In the rows below, replace every "green leaf" with "leaf" and leave everything else unchanged.
>> START MATERIALS PROVIDED
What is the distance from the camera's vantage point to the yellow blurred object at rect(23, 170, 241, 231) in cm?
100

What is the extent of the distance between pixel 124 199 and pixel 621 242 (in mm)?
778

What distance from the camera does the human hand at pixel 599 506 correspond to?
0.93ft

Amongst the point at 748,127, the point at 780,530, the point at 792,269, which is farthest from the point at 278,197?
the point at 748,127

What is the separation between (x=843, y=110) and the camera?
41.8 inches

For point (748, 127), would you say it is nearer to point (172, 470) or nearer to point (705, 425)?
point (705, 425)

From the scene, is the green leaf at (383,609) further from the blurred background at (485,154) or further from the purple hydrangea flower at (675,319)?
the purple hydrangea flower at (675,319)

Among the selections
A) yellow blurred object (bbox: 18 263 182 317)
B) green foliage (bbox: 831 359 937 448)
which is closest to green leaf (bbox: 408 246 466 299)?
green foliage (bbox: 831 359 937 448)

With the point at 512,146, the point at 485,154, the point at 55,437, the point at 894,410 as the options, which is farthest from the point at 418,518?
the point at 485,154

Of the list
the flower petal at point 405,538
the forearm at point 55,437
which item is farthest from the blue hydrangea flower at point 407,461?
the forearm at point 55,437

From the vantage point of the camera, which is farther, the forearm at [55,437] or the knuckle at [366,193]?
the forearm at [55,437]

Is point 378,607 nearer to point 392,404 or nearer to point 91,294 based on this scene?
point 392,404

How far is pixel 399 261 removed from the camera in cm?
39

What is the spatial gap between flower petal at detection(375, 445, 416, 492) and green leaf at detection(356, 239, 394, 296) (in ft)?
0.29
>> END MATERIALS PROVIDED
**CORRECT OUTPUT:**
What is the distance from the camera's vantage point to the yellow blurred object at rect(23, 170, 241, 231) in cm?
100

What is the extent of the distance between pixel 124 199 and pixel 621 242 (in mm)?
778

What distance from the camera does the human hand at pixel 599 506 correspond to?
0.93ft

Amongst the point at 748,127, the point at 780,530, the point at 792,269, which is farthest from the point at 278,197?
the point at 748,127

What is the separation between (x=843, y=110) and the camera?
41.8 inches

For point (748, 127), would you say it is nearer to point (172, 470) or nearer to point (705, 425)?
point (705, 425)

From the scene, is the leaf at (383,609) further from the blurred background at (485,154) or further from the purple hydrangea flower at (675,319)?
the purple hydrangea flower at (675,319)

Among the selections
A) yellow blurred object (bbox: 18 263 182 317)
B) green foliage (bbox: 831 359 937 448)
which is closest to leaf (bbox: 408 246 466 299)?
green foliage (bbox: 831 359 937 448)

With the point at 512,146, the point at 485,154, the point at 55,437, the point at 894,410 as the options, which is farthest from the point at 418,518?
the point at 485,154

Of the list
the flower petal at point 405,538
the forearm at point 55,437
which item is farthest from the blue hydrangea flower at point 407,461?
the forearm at point 55,437

From the vantage point of the camera, which is farther, the forearm at [55,437] or the knuckle at [366,193]?
the forearm at [55,437]

Is point 378,607 nearer to point 392,404 or nearer to point 91,294 based on this scene?
point 392,404

How far is pixel 399 261 removed from the camera in cm?
39

What is the spatial gap between flower petal at detection(375, 445, 416, 492) and leaf at detection(356, 239, 394, 296) (in ft)?
0.29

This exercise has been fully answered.